> _Exercise goal_
Write out nothing except the lines of the entries below, from the first through the one containing "Long Sleeve Printed Sweatshirt", exactly and without pictures.

> _Entries supplied_
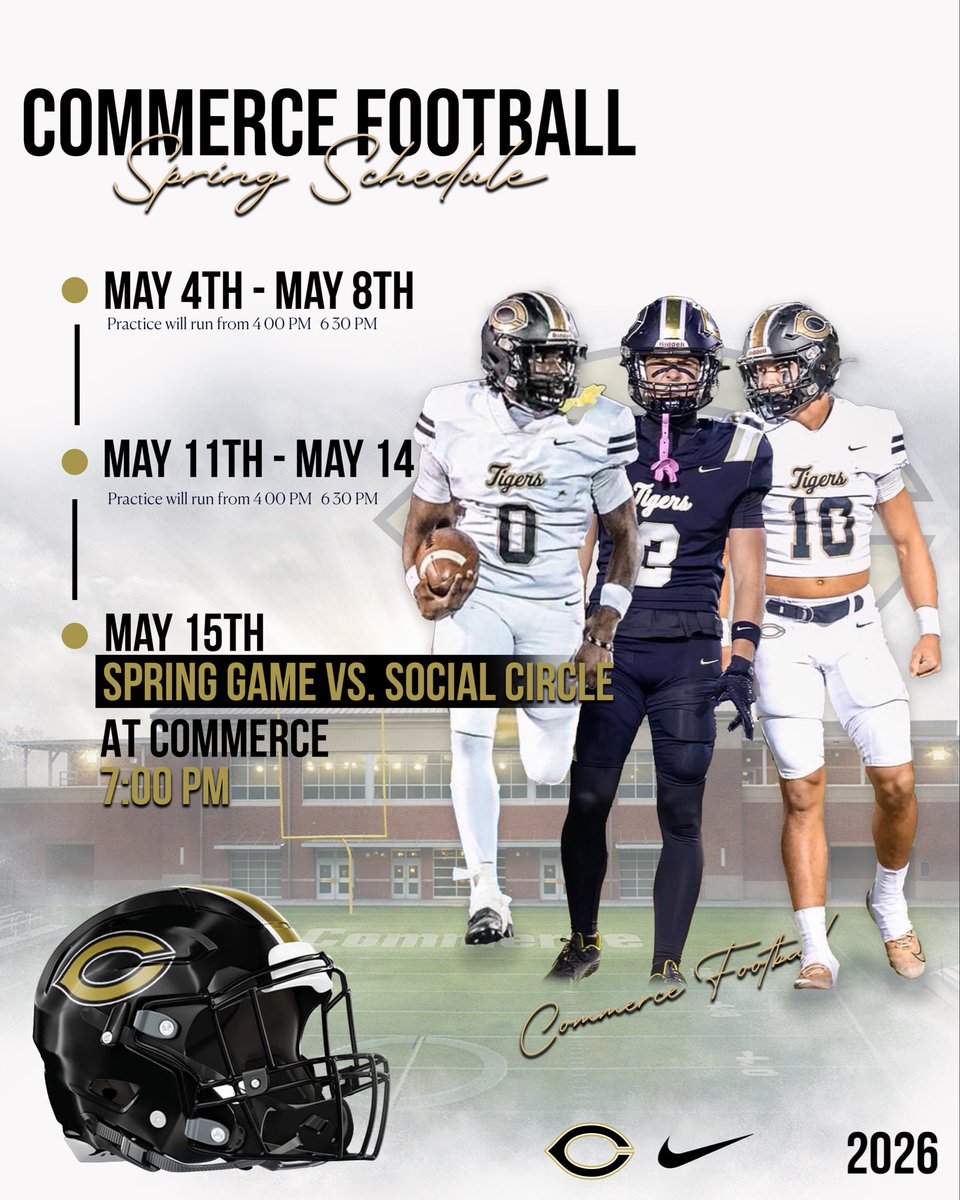 Commerce High School Football Recruiting (GA) tweet media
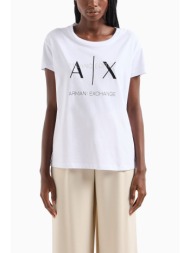 γυναικεία μπλούζα armani exchange 3dyt36yj3rz-1000 ασπρο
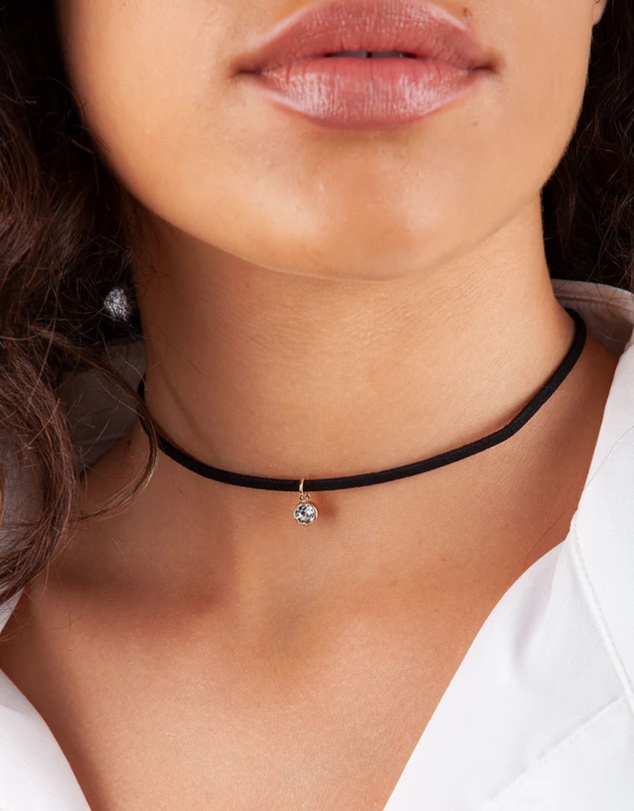 Lovisa - Black Mesh Choker Pack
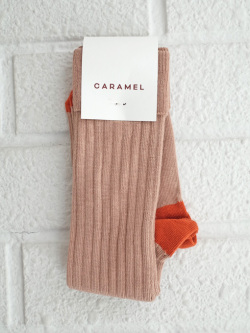 CARAMEL　キャラメル　イギリス子供服　リブソックス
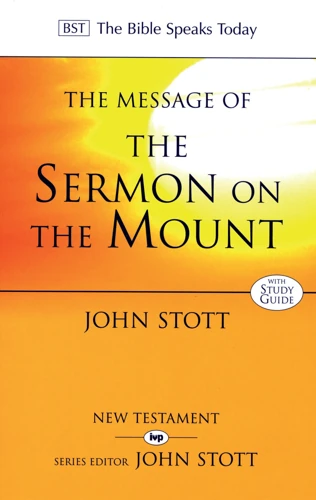 The Message of the Sermon on the Mount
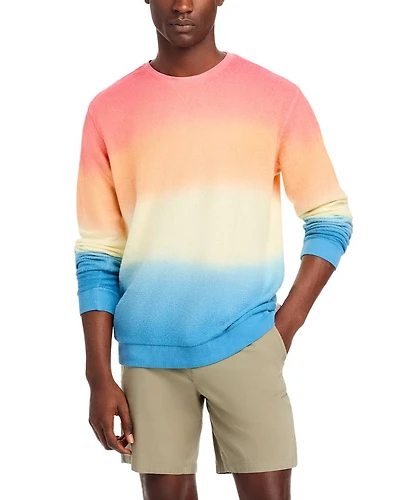 Long Sleeve Printed Sweatshirt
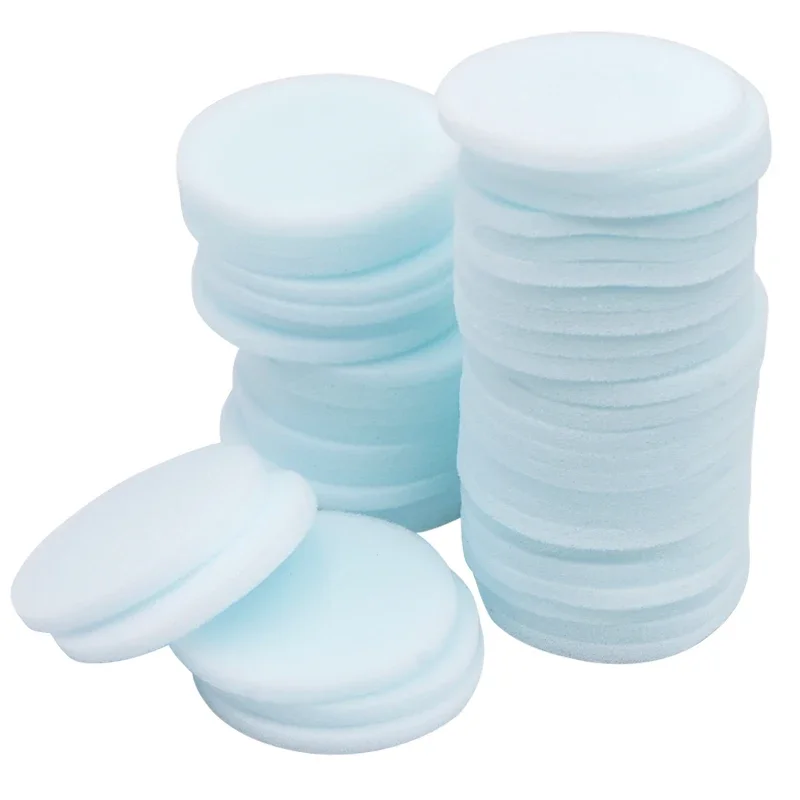 

50 шт./кор., одноразовая чистая губка для стоматолога, эндодонтические файлы, губки, чистящий материал, стоматология, уход за полостью рта, инструменты для зубов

> _Solution for this problem_
 Commerce High School Football Recruiting (GA) tweet media
 γυναικεία μπλούζα armani exchange 3dyt36yj3rz-1000 ασπρο
 Lovisa - Black Mesh Choker Pack
 CARAMEL　キャラメル　イギリス子供服　リブソックス
 The Message of the Sermon on the Mount
 Long Sleeve Printed Sweatshirt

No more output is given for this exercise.